## Opdracht
Stel voor elke bewering vast of die klopt met het paginafragment over de reboelje in Dongeradeel: antwoord met ja of nee en citeer letterlijk de woorden uit het paginafragment die de doorslag geven. (a) Wybren Pytters kreeg zeven jaar verbanning uit Friesland. (b) De aangeklaagden werden bijgestaan door verdedigers. (c) Kornelis gebruikte Herwey sinds 1749.

==== Paginafragment

Reboelje in Dongeradeel   Begin juli ontsaat er onrust in West Dongeradeel over het uitblijven van de bestuurlijke verbeteringen. Op 1 juli 1749 trekken enige mannen door de streek ten oosten van Holwerd om medestrijders te gewinnen. Meerdere dorpelingen en boerenzonen sluiten zich aan. Op 2 juli in de nacht trekt de oproerige gemeente vanuit Ternaard naar Holwerd waar zij 's morgens te 5 uur de klokken gaan luiden. Als men met vijandige bedoeling naar het huis van de grietman wil optrekken, verzet koopman Sjoert Joosten zich daartegen, zodat de stemming omslaat en de aanvoerders de vlucht nemen. De stadhouder vereert later de koopman met twee gouden penningen. Vanwege deze "reboelje" worden vele mannen gearesteerd, in het "Blokhús" in Leeuwarden vastgezet en veroordeeld. Een ervan krijgt de doodstraf en wordt in Leeuwarden onthoofd, vele andere werden op het schavot gegeseld en gebrandmerkt en voor kortere of langere tijd verbannen. Maar de aanstichters van het oproer bleven wellicht buiten schot (o.a. Claas Lolkes Hulshuis, die op tijd naar Oost Friesland en daarna naar Hamburg vluchtte).
Onder de door het Hof in Leeuwarden op 12 en 14 juli veroordeelden (de aangeklaagden moesten het zonder verdedigers doen) zijn ook [zie b.v. Keizer p.91-92, p.115]:  Wybren Pytters, Ternaard, gegeseld, gebrandmerkt en 7 jaar verbanning uit Friesland (hij had lang en aktief de klok van Holwerd als oproep tot oproer geluid); en  Hoyte Pytters, Ternaard, 1 jaar verbanning uit Friesland.  Ook Rochus Pytters was gearresteerd [p.88] maar komt weer vrij. Diegenen die verbannen werden moeten "Leeuwarden binnen 's daags sonneschijn, en het land binnen den derde dage" verlaten hebben.

Het moet voor moeder en weduwe Teetske een hele zorg geweest zijn. Eerst de arrestaties en dan twee zoons verbannen. Dat betekende minder werkkrachten op de boerderij!
Zoon Kornelis (zie hieronder) hield zich kennelijk buiten de reboelje, hij gebruikte sinds 1742 "Herwey", in huur van de Grietman....
Quotisatie 1749: Boer, swaer huisgesin, 10 volw., 80-16-6. 
In 1757 wordt het bezit genoemd vanwege de belasting (Ternaard volgnr 29): 2 schoorstenen, 9 hoofden, 4 koeien, 1 rier, 7 paarden, 55 pondemaat bouwland.
1760: de weduwe obiit, nu de erven.


Areaal van de boerderij Herwey ten zuiden van Ternaard, zoals te vinden in "Hisgis".

========
==== Opgeslagen gegevens

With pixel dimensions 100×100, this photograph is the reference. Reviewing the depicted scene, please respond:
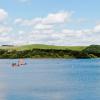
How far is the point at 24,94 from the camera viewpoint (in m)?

========

## Uitwerking opdracht
(a) Ja: "Wybren Pytters, Ternaard, gegeseld, gebrandmerkt en 7 jaar verbanning uit Friesland"
(b) Nee: "de aangeklaagden moesten het zonder verdedigers doen"
(c) Nee: "hij gebruikte sinds 1742 "Herwey""